** start Quoted text **

OpenTelemetry – Comprehensive Observability from a Single Plane
Part 2 of this series laid out the observability stack — six interdependent layers running from infrastructure through application, where failures at the bottom tend to surface at the top in forms that obscure their origin and derail investigations.
Knowing the stack exists, though, doesn’t equate to being able to see across it. The layers have different instrumentation requirements, which means you need a common instrumentation language that works across all of them. That's what OpenTelemetry (OTel) provides, and it's what this post is about.
OTel has emerged as the de facto instrumentation standard for distributed systems, and it's extending into AI agent workloads through a set of active initiatives, the ultimate goal of which is to develop standardized conventions for capturing AI-specific metrics, such as:
- Token counts
- Model identifiers
- Prompt and completion content
- Latency breakdowns at the inference level
- Etc.
The practical implication is significant, as OTel gives you the common instrumentation language (the lingua observa) necessary to span the full stack. That language is what makes cross-layer analysis possible; otherwise, you're cobbling together signals from incompatible systems that don’t natively have a shared context and hoping things line up correctly. This problem gets even more complicated when you consider the meteoric rise of multi-agent workflows, and all the myriad observability challenges it has brought with it.
OTel alone doesn't solve every problem along the stack, of course, but it's a powerful connective tissue, making it possible to create a unified solution out of disparate components.
With that in mind, let’s get into the specifics of OpenTelemetry.
How OpenTelemetry Works
OpenTelemetry is built around three signal types: the well-known ‘traces,’ ‘metrics,’ and ‘logs.’ Traces follow a particular stream of activity from start through execution, capturing the sequence of operations that produced a result and how long each one took. Metrics aggregate behavior over time — counts, rates, distributions — giving you a statistical picture of how the system performs across many requests rather than on any single one. Logs capture discrete events: something happened, at this time. Each signal type answers a different question, and a mature observability setup uses all three.
The atomic unit of a trace is the span. A span represents a single operation — its start time, duration, a set of attributes describing what happened, and pointers to its parent and child spans. A trace is the directed acyclic graph formed by those spans, a structured record of every operation that contributed to handling a request, stitched together by the relationships between spans. This is the mental model that everything else in OTel builds on. When you're debugging a multi-step AI pipeline, what you're ultimately doing is reading that graph and asking where the work went wrong.
Getting signals from instrumented code into a backend system is the Collector's job. Instrumented services emit telemetry to the Collector, which processes it and forwards it to whatever backend you're using. The pipeline has three stages: receivers ingest data from one or more sources, processors transform or filter it, and exporters send it downstream. That middle stage is important. Sampling decisions, attribute redaction, routing to multiple backends — these happen in the processor layer, which means the Collector is doing real work, not just forwarding packets.

** end Quoted text **
** start Given material **

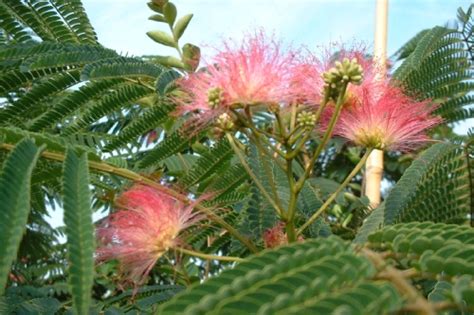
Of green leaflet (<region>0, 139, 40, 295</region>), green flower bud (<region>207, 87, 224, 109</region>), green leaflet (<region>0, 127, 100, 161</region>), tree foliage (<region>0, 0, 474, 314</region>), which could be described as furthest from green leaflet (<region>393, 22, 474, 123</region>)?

** end Given material **

▶ Job
Continue the article on OpenTelemetry, starting right after its last sentence. The data comes from a different source than the text.

▶ Written response
This architecture offers the practical advantage of decoupling your instrumentation code from your backend; you write to the OpenTelemetry (OTel) API, and the Collector manages the rest. This separation is particularly vital for AI and multi-agent workloads, where the observability stack is often more complex than a standard distributed system, and the backends are likely to evolve as tooling matures. Maintaining deep visibility into the generation process ("the how and why") of AI output is important today and will surely be more important tomorrow. As luck would have it, there are ongoing standardization efforts within the OTel ecosystem aimed at expanding conventions to cover signals from AI and multi-agent systems; as these stabilize, cross-tool analysis stands to become significantly more tractable.
Context Propagation in Multi-Agent Systems
In a conventional distributed system, context propagation is a well-studied problem. A trace context — a trace ID and a span ID — gets injected into outgoing requests as a header, extracted by the receiving service, and used to nest new spans under the same trace. The result is a complete picture of a request's journey across service boundaries, stitched together by a handful of bytes passed along a predictable call chain. The execution path is known at deploy time, the communication patterns are mostly synchronous and structured (leaving aside exceptions like async calls and batch jobs), and the context travels naturally with the work.
Multi-agent AI systems break most of those assumptions. A LangGraph workflow doesn't follow a linear execution path; nodes fire conditionally, loops are possible, and the graph structure may not be fully determined until the system has interpreted the incoming request and decided how to decompose it. Tool calls may spawn sub-agents that themselves invoke models, produce intermediate results, and terminate before the parent agent has finished its own work. The execution graph is assembled at runtime, not defined at deploy time, and it looks nothing like the call trees that standard distributed tracing was designed to capture.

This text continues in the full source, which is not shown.